How It's Calculated / Identified
To qualify as a REIT under the U.S. tax code, a company must meet several structural tests: at least 75% of assets must be in real estate, cash, or Treasuries; at least 75% of gross income must come from rents, mortgage interest, or property sales; and at least 90% of taxable income must be distributed as dividends annually. Because standard net income includes non-cash depreciation that understates a real estate company's actual cash flow, REIT profitability is measured with Funds From Operations (FFO) instead of EPS:
FFO = Net income + Depreciation & amortization − Gains on property sales
AFFO (Adjusted FFO) = FFO − Recurring capital expenditures − Straight-line rent adjustments
AFFO is the closer proxy for actual distributable cash and is what most dividend-coverage analysis is built on.
Worked Example
Realty Income (ticker O, self-branded "The Monthly Dividend Company") pays a monthly dividend of $0.271 per share — $3.25 annualized — against a stock price implying a dividend yield of roughly 5.3%. Management guided full-year FFO per share to $4.25-$4.27, and reported AFFO per share growth of 6.6% year-over-year in Q1 2026. Dividing the $3.25 annual dividend by $4.26 FFO per share gives an FFO payout ratio of about 76% — comfortably under 90%, indicating the dividend is covered with room to spare rather than being paid out of borrowed cash or asset sales.
When Traders Use It
Income-focused traders and investors use REITs as a substitute for or complement to bonds, since the mandatory payout structure produces yields well above the S&P 500 average. REITs are also a direct, liquid way to take a view on commercial real estate fundamentals and interest rates without buying physical property — REIT prices are highly sensitive to the direction of long-term rates, since higher rates both raise REITs' borrowing costs and make their dividend yields less attractive relative to Treasuries, which is why REIT sector performance tends to inversely track the yield curve and moves in the repo rate environment. Sector rotation traders also watch specific REIT subsectors — data center REITs for AI infrastructure exposure, industrial REITs for e-commerce logistics — as thematic proxies.

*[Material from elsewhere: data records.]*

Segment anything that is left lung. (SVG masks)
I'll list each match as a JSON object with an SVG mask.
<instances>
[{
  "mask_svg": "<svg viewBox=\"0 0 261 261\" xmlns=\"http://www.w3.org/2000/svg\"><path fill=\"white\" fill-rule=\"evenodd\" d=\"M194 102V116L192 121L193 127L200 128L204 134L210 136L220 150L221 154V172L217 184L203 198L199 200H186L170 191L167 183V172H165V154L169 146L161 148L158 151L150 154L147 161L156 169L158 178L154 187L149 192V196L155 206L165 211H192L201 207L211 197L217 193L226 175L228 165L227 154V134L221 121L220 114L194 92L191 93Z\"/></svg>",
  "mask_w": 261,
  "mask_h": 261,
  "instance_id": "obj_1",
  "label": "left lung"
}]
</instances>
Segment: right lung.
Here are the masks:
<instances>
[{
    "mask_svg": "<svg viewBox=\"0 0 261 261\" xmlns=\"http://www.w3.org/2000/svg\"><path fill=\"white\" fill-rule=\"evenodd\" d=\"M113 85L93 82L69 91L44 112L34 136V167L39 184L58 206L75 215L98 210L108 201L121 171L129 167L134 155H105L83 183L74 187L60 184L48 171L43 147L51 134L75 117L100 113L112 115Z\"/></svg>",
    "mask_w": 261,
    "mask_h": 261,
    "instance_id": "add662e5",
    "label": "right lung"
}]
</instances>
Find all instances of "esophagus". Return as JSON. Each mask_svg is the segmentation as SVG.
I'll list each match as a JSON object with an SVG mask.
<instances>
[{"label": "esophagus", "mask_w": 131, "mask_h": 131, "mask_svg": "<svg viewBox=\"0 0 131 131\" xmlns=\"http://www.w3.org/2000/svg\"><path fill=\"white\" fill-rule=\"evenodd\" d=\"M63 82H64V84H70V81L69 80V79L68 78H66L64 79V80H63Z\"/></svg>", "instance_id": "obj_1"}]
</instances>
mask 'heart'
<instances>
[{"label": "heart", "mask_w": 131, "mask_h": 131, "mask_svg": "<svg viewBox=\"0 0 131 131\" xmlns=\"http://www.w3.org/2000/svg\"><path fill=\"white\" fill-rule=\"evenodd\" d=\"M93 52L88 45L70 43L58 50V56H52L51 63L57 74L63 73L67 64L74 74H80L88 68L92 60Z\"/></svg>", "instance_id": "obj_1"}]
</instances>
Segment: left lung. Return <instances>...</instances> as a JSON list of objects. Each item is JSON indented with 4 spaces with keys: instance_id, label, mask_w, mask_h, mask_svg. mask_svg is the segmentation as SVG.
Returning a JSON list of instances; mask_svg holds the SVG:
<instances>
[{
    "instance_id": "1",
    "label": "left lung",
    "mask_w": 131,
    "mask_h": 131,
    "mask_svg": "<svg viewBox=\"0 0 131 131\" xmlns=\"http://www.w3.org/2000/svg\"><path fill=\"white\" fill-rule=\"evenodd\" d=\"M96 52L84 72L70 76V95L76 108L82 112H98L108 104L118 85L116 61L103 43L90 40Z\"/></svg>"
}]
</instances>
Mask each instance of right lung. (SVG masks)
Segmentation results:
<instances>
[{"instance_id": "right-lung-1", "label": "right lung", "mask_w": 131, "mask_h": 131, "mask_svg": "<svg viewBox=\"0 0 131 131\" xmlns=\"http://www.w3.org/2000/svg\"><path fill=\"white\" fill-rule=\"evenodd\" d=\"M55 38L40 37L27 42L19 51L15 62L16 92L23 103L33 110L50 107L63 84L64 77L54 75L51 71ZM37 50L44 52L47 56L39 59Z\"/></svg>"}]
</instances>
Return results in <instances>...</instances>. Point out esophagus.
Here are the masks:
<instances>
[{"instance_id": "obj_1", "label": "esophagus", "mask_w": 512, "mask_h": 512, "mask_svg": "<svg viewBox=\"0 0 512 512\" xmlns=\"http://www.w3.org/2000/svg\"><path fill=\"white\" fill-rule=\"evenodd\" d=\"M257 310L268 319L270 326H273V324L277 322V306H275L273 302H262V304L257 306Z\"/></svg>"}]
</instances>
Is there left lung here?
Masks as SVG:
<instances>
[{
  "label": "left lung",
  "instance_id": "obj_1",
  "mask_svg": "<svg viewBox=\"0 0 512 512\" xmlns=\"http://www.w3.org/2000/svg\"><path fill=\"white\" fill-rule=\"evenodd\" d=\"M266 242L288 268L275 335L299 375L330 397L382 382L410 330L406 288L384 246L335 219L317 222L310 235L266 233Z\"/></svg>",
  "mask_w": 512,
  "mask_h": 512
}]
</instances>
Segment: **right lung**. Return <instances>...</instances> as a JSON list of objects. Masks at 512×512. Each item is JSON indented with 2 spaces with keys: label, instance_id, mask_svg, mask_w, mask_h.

Limitations and Common Misconceptions
REIT dividends are not taxed like qualified stock dividends — the bulk of REIT distributions are taxed as ordinary income at the shareholder's marginal rate, which makes REITs comparatively tax-inefficient outside a retirement account. A high yield is also not automatically a safe yield: a stock price crash that outpaces a dividend cut can inflate the trailing yield figure, and some REITs pay out more than their AFFO can sustain, funding the gap with new debt or share issuance — a pattern worth checking against the FFO or AFFO payout ratio before assuming a REIT's yield is durable. Finally, REITs are equities, not bonds — despite the bond-like income framing, share prices carry full equity volatility and can fall 30-50% in a real estate downturn even as the dividend initially holds.